# [Aim of the exercise]
Would you reproduce exactly the lines below from the one holding "scientific name: Ursus americanus" through the one holding "scientific name: Mus", inclusive, and no others?

* * * * * * * * *

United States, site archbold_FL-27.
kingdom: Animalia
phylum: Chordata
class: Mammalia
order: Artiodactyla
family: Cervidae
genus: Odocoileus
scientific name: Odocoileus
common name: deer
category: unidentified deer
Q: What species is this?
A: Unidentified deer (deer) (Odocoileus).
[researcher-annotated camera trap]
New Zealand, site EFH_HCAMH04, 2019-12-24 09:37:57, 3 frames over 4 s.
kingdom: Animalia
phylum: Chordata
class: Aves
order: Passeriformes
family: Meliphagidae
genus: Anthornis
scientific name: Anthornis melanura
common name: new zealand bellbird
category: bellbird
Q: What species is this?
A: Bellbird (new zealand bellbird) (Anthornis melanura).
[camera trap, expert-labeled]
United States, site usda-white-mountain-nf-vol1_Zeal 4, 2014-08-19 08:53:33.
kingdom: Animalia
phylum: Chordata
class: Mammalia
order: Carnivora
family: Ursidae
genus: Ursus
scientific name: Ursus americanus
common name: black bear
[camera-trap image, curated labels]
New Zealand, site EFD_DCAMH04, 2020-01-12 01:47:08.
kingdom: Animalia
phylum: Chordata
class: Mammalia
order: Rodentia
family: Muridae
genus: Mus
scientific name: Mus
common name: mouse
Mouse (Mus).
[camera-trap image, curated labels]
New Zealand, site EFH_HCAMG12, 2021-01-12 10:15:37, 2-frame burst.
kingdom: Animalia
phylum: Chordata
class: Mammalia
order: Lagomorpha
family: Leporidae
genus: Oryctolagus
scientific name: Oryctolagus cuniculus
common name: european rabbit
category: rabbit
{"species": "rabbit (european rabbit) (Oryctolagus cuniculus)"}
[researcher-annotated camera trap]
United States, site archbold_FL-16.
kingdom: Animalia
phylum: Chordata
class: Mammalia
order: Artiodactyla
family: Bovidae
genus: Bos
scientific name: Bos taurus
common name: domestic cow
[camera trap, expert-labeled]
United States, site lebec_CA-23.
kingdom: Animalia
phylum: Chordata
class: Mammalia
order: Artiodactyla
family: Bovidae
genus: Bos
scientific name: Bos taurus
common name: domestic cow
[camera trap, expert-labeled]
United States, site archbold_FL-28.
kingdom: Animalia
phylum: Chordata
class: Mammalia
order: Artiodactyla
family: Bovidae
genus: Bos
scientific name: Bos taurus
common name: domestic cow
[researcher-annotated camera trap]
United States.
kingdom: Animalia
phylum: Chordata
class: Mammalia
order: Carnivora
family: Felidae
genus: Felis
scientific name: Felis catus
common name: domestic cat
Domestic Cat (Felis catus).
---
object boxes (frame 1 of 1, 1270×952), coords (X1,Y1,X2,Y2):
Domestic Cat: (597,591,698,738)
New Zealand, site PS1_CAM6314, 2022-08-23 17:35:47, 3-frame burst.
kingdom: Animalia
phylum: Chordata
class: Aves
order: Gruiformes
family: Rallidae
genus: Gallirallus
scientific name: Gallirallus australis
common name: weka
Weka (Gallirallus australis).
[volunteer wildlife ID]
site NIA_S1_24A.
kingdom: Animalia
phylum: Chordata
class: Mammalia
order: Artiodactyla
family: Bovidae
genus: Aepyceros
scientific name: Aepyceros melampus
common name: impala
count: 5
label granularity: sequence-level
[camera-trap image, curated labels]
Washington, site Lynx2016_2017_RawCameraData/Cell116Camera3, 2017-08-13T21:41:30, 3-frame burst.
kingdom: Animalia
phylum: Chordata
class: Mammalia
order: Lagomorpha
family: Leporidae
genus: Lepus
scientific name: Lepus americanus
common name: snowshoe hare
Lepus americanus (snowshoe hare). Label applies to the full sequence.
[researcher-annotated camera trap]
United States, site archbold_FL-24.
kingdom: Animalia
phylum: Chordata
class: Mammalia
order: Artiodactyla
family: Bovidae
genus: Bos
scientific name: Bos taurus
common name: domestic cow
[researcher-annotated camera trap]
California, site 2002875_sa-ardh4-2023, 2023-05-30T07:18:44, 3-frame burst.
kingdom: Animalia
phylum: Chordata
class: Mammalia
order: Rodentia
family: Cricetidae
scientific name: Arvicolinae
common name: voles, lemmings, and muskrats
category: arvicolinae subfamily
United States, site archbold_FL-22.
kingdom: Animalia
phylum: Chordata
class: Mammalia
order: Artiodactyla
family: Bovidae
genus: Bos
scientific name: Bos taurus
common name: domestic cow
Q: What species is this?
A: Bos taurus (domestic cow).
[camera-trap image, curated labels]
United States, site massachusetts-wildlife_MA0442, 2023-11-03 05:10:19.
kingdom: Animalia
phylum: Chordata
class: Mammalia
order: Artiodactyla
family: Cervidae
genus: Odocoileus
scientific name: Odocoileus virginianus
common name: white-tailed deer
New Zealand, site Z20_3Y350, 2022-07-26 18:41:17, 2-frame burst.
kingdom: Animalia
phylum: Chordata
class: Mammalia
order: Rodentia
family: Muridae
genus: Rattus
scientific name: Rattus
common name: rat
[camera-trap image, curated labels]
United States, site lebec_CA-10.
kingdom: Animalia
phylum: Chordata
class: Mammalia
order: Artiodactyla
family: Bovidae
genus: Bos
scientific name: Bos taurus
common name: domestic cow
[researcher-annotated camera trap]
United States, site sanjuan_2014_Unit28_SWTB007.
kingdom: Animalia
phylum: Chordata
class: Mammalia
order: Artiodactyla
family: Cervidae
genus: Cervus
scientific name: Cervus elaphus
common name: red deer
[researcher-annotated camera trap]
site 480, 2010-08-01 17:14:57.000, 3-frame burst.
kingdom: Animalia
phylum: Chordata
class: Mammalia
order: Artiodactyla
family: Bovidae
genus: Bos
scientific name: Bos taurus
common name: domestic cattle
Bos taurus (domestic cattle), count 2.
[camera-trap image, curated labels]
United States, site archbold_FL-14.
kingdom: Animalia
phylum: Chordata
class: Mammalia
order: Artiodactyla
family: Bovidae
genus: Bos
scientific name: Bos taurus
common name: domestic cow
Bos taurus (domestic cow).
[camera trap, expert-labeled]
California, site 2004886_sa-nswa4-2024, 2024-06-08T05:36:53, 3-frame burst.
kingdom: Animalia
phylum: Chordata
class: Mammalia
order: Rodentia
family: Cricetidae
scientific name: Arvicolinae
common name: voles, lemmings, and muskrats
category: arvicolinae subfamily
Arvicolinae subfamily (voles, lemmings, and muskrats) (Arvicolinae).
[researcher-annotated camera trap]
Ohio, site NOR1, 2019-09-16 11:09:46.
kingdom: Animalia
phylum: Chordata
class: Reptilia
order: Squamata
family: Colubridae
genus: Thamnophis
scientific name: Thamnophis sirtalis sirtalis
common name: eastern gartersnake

* * * * * * * * *

# [Output for this exercise]
scientific name: Ursus americanus
common name: black bear
[camera-trap image, curated labels]
New Zealand, site EFD_DCAMH04, 2020-01-12 01:47:08.
kingdom: Animalia
phylum: Chordata
class: Mammalia
order: Rodentia
family: Muridae
genus: Mus
scientific name: Mus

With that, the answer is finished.